Given exercise 1: The article about the Chengdu fight club reports that police are investigating the Enbo Fight Club. According to the article, what prompted the investigation?
Given exercise 2: In the article about the Chengdu fight club, copy the passage starting with "In the video, one" and going on through "the summer holidays.", with "summer holidays" swapped for "winter break" wherever it occurs.

Article:
+-------+

Orphan fighters at MMA club to be sent back to school

Education officials fetching teens from mixed martial arts club in the Sichuan capital after video of the boys in a commercial bout surfaced online

Education officials in southwestern China will send at least two orphans back to school after a mixed martial arts club in Chengdu was found to be training them as fighters, raising concerns that they were being exploited, a Shanghai news portal reports.

Police are investigating the Enbo Fight Club after a video clip surfaced online showing two 14-year-old boys in a commercial cage fight.

The boys are from Butuo county, in one of the poorest areas in China, the Liangshan Yi Autonomous Prefecture.

The young fighters are seen in a training session at the MMA Club in Chengdu, Sichuan province. Photo: Handout

They were among some 400 orphans or left-behind children – whose parents are migrant workers in other parts of the country and left them in the care of elderly relatives – who had been taken in by the club, according to a Thepaper.cn report on Tuesday.

In the video, one of the children, Xiao Wu, says he ate better at the MMA club than he did at home.

Education officials have been sent to the club in the Sichuan capital, according to the report.

“The underage children will be taken back to Liangshan and we’ll arrange for them to go to school,” the report quoted an unidentified education official from Liangshan as saying.

Schools from the prefecture have been asked to verify whether any of their students, especially orphans, had joined Enbo Fight Club. They have also been asked to report any students who fail to return to school after the summer holidays.

Two boys are seen in a cage fight in this still from the video. Photo: Handout

In a directive to the schools, the education authority claimed the club “incited and used underage children in commercial fighting and made a huge profit”, the report said.

Enbo Fight Club could not be reached for comment. Its Tibetan founder Enbo, a former armed police officer, previously told media that he started the martial arts team in 2001 and encouraged children to join to stop them turning to crime.

Club supervisor Zhu Guanghui told state broadcaster China Central Television that video footage circulating online was from a demonstration fight at a promotional event for a property development.

He said the club had gone through the necessary procedures to adopt the children and it had sent the papers to police for investigation.

+-------+

Record list:
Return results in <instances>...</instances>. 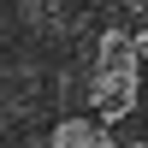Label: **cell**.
Segmentation results:
<instances>
[{"label":"cell","instance_id":"3","mask_svg":"<svg viewBox=\"0 0 148 148\" xmlns=\"http://www.w3.org/2000/svg\"><path fill=\"white\" fill-rule=\"evenodd\" d=\"M125 6H130V12H148V0H125Z\"/></svg>","mask_w":148,"mask_h":148},{"label":"cell","instance_id":"1","mask_svg":"<svg viewBox=\"0 0 148 148\" xmlns=\"http://www.w3.org/2000/svg\"><path fill=\"white\" fill-rule=\"evenodd\" d=\"M136 36L125 30H107L101 36V53H95V77H89V101L95 113H101V125H113V119H125L130 107H136Z\"/></svg>","mask_w":148,"mask_h":148},{"label":"cell","instance_id":"2","mask_svg":"<svg viewBox=\"0 0 148 148\" xmlns=\"http://www.w3.org/2000/svg\"><path fill=\"white\" fill-rule=\"evenodd\" d=\"M47 148H113V136L95 119H65V125H53V142Z\"/></svg>","mask_w":148,"mask_h":148}]
</instances>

+-------+

Correct result 1: Police began investigating after a video clip surfaced online. It showed two 14-year-old boys fighting in a commercial cage fight.

Correct result 2:
In the video, one of the children, Xiao Wu, says he ate better at the MMA club than he did at home.

Education officials have been sent to the club in the Sichuan capital, according to the report.

“The underage children will be taken back to Liangshan and we’ll arrange for them to go to school,” the report quoted an unidentified education official from Liangshan as saying.

Schools from the prefecture have been asked to verify whether any of their students, especially orphans, had joined Enbo Fight Club. They have also been asked to report any students who fail to return to school after the winter break.